L’Officiel, Cosmopolitan, Elle. Une révolution. « J'imitais les photos de cosmétiques pour me faire la main. » Son travail est remarqué et son portfolio circule entre les mains de grands directeurs artistiques, jusqu’à un contrat qui assied sa réputation. « Une marque d’eau minérale a fait appel à mes services. Ma photo s’affichait en grand dans les centres commerciaux du pays. » Elle touche enfin son rêve. Mais c’est un autre de ses talents qui la révèle au public international. De toutes les matières, c’est bien le papier qu’elle préfère. La conception de robes reste son exutoire. Elle publie ses créations sur Instagram. L’Officiel est séduit, la couverture est distribuée dans le monde entier. Tout s’enchaîne, vite, très vite. Un certain Guillaume Philippe la contacte pour habiller douze modèles lors d’un défilé Chaumet place Vendôme à Paris. Le stress est à la hauteur du succès. Portée par l’accomplissement, Alexandra s’envole pour New York, les bagages presque vides, mais la tête pleine d’ambitions. Collaborations avec Natalia Vodianova, Winney Harlow, Dior… La trentenaire détonne avec ses photos uniques. Mais l’amour la rattrape : Guillaume Philippe l'a convaincue de s’installer à Paris. Ils se marieront six mois plus tard avant d'élire domicile à Poitiers. Désormais, elle réduit ses projets et profite de sa famille. L’équilibre trouvé, elle ne désire plus qu’une chose : retrouver la paix. 

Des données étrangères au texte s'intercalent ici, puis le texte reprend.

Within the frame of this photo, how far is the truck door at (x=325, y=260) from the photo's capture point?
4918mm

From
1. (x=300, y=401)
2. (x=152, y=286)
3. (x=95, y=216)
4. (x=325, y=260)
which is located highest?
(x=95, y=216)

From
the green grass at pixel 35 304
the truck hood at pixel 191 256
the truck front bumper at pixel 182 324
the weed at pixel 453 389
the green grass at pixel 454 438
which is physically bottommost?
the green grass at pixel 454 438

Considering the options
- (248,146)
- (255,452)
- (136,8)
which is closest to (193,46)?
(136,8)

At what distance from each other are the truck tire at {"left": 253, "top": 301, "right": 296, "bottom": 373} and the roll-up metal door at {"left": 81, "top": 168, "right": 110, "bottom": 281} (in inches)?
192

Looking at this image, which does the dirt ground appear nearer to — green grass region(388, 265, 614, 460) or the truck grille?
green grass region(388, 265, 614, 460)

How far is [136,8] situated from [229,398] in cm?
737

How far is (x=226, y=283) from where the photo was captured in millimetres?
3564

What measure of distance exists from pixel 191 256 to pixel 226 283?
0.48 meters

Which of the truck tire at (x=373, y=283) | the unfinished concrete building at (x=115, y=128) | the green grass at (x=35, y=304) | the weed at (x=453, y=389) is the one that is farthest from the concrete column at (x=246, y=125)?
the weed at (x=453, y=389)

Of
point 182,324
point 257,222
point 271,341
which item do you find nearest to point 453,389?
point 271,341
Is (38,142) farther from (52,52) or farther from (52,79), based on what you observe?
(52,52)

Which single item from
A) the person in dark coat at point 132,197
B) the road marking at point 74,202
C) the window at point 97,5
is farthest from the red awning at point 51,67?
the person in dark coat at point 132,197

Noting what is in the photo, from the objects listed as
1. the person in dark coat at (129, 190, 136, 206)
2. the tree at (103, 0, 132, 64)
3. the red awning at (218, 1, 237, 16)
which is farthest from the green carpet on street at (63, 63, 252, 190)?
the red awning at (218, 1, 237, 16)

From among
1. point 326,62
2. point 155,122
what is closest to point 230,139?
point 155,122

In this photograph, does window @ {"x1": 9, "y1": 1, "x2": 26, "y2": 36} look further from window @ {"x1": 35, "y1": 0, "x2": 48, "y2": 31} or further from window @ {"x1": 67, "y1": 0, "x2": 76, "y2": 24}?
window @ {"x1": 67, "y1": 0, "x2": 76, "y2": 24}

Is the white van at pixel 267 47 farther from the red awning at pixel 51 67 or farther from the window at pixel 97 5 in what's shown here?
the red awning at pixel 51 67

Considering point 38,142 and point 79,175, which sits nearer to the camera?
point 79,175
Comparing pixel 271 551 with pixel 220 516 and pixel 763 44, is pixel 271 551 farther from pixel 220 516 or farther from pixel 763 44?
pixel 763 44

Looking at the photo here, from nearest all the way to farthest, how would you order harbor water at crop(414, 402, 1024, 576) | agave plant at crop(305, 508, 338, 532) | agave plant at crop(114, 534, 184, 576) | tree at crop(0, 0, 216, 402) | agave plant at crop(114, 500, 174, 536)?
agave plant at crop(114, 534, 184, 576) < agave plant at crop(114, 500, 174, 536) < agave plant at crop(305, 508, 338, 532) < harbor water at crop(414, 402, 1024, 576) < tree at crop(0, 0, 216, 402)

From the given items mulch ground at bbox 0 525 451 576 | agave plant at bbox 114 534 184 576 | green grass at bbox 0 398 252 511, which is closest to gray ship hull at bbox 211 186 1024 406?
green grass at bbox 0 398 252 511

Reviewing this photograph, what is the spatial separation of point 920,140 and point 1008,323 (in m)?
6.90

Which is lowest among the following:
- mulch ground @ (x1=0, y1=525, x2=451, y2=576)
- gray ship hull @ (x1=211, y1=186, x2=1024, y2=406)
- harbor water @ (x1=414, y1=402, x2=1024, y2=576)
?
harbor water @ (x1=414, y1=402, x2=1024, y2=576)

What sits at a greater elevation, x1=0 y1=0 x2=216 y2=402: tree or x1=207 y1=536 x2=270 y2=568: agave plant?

« Depuis le début de la guerre, le regard sur les Russes a changé, déplore-t-elle. Je n’adhère pas à la politique de mon pays. Pour certains, ce n’est pas toujours facile à comprendre. » Un jour, elle l’espère, ses parents verront enfin leur petit-fils. D’ici là, elle crée des robes et entretient l'espoir de revoir son pays.